__Supplied passage__.

★ ★ ★ ★

PicoMite Hardware

This diagram shows the possible uses within MMBasic for each I/O pin on the Raspberry Pi Pico:

RP2040 pinout

For versions with VGA video output six pins (GP16 to GP21) are reserved for that function. Similarly HDMI versions have eight pins (GP12 to GP19) that are reserved for that function. Refer to the chapter titled Video Output for more information.

The version of the firmware with USB keyboard/mouse support also reserves pin 11 (GP8) for the serial console Tx and pin 12 (GP9) for Rx. Refer to the chapter Keyboard/Mouse/Gamepad for more information.

The notation is as follows:

  • GP0 to GP28 : Can be used for digital input or output.
  • COM1, COM2 : Can be used for asynchronous serial I/O (UART0 and UART1 pins on the Pico datasheet).
  • I2C, I2C2 : Can be used for I²C communications (I2C0 and I2C1 pins on the Pico datasheet).
  • SPI, SPI2 : Can be used for SPI I/O (see Appendix D). (SPI0 and SPI1 pins on the Pico datasheet).
  • PWMnx : Can be used for PWM output (see the PWM command).
  • GND : Common ground.
  • VBUS : 5V supply directly from the USB port.
  • VSYS : 5V supply used by the SMPS to provide 3.3V. This can be used as a 5V output or input.
  • 3V3EN : Enable 3.3V regulator (low = off, high = enabled).
  • RUN : Reset pin, low will hold the PicoMite in reset.
  • ADCn : These pins can be used to measure voltage (analog input).
  • ADC VREF : Reference voltage for voltage measurement.
  • AGND : Analog ground.

★ ★ ★ ★

__Data under study__.
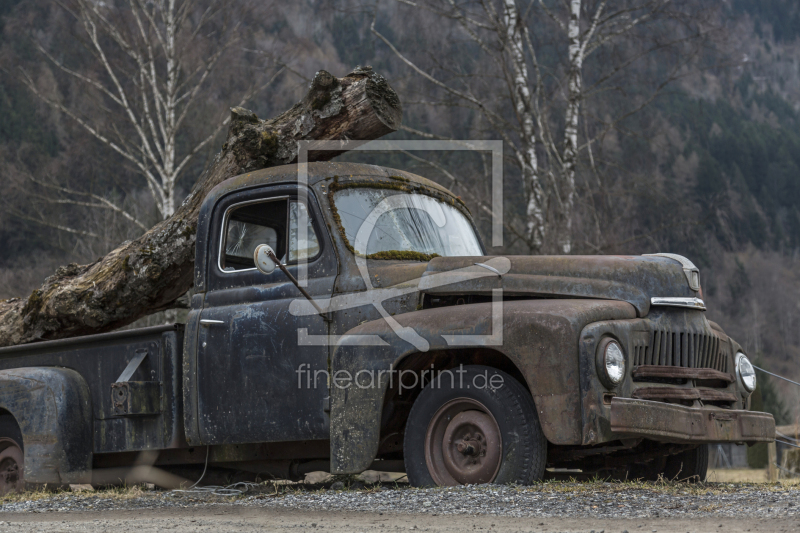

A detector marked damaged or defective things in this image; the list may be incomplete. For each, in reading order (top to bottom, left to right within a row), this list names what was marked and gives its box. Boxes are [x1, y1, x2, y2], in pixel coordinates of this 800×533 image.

rusty pickup truck [0, 162, 776, 490]
rusty hood [418, 255, 700, 316]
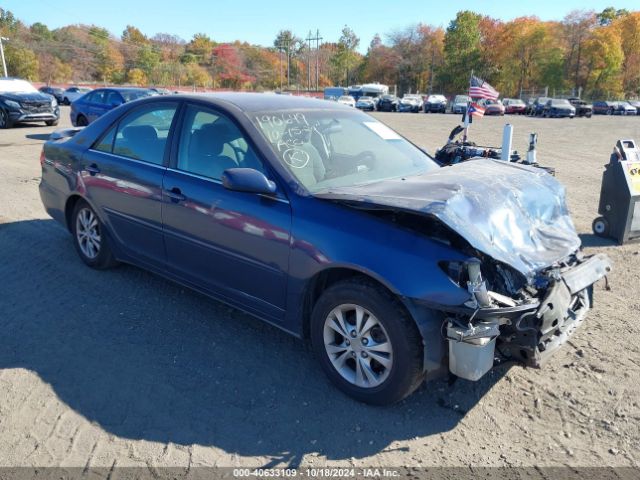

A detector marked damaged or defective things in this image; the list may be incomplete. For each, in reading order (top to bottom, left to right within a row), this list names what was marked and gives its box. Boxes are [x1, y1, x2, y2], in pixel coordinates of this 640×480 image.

crumpled hood [316, 158, 580, 278]
damaged front end [440, 249, 608, 380]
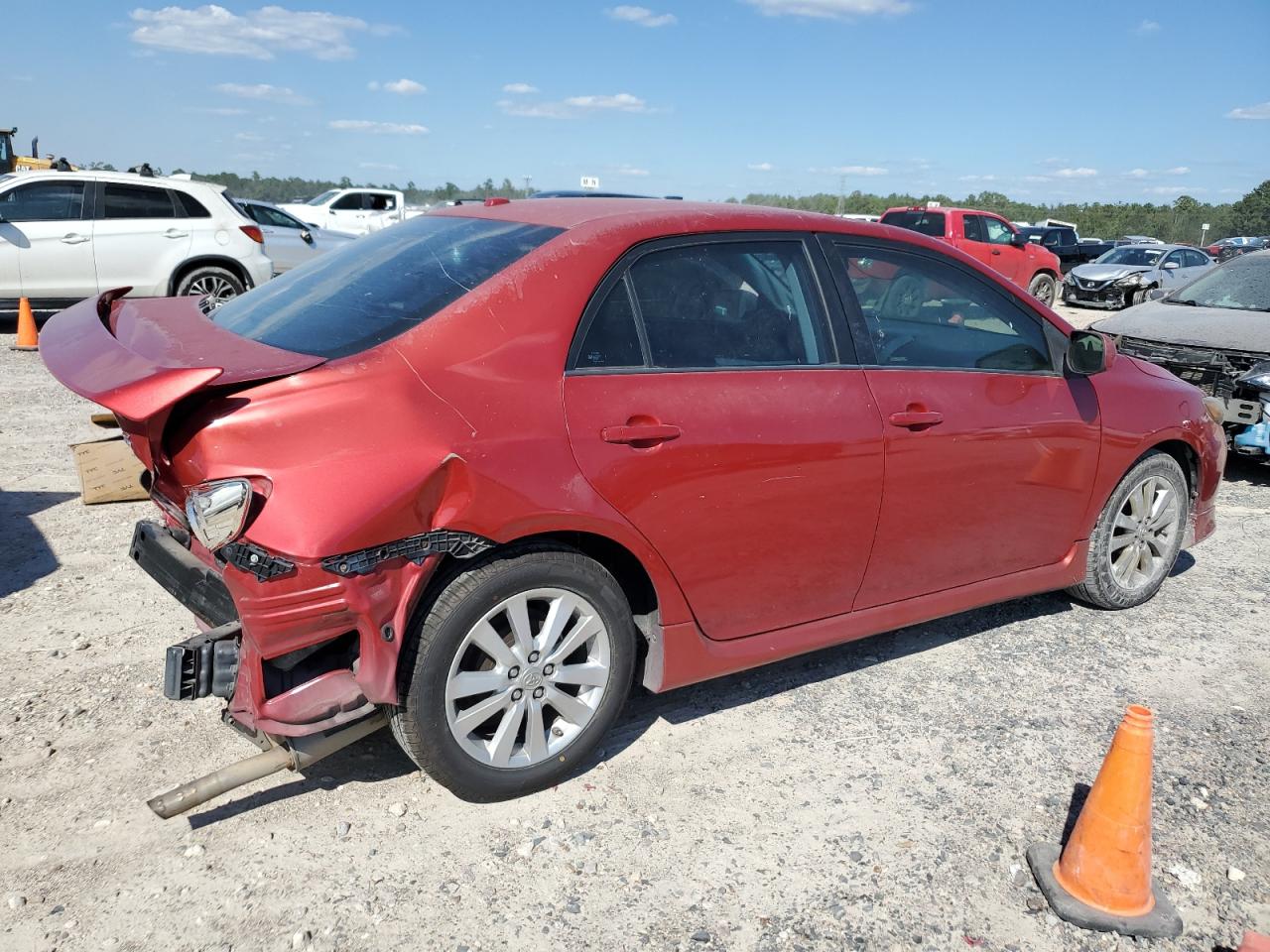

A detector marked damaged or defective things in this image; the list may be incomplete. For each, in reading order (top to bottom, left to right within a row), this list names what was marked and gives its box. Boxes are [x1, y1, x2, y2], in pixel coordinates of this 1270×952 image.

wrecked gray car [1056, 246, 1213, 309]
damaged car in background [1062, 242, 1208, 309]
wrecked gray car [1091, 251, 1270, 464]
damaged car in background [1091, 251, 1270, 464]
damaged red toyota corolla [45, 198, 1223, 812]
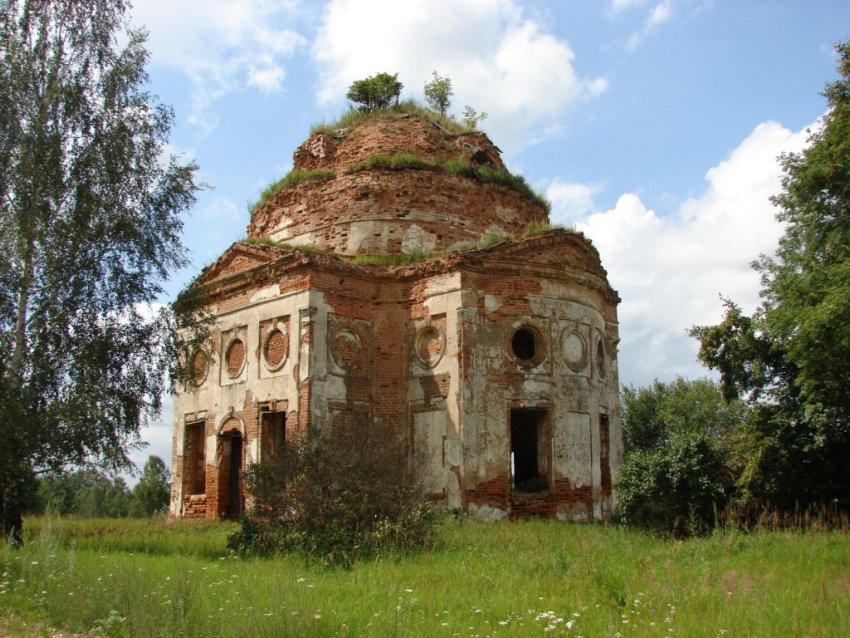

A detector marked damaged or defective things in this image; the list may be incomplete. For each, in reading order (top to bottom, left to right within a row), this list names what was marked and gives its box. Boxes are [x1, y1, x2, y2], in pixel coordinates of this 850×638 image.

★ ★ ★ ★

__Instructions to follow__. Decide whether each statement agrees with the PicoMite hardware text, answering yes or no and quoting the words from the text that settle it: (a) HDMI versions reserve eight pins, GP12 to GP19. (b) VBUS provides a 3.3V supply from the USB port. (c) Driving the RUN pin low keeps the PicoMite in reset.

__Exercise result__.
(a) Yes: "HDMI versions have eight pins (GP12 to GP19) that are reserved for that function."
(b) No: "VBUS : 5V supply directly from the USB port."
(c) Yes: "RUN : Reset pin, low will hold the PicoMite in reset."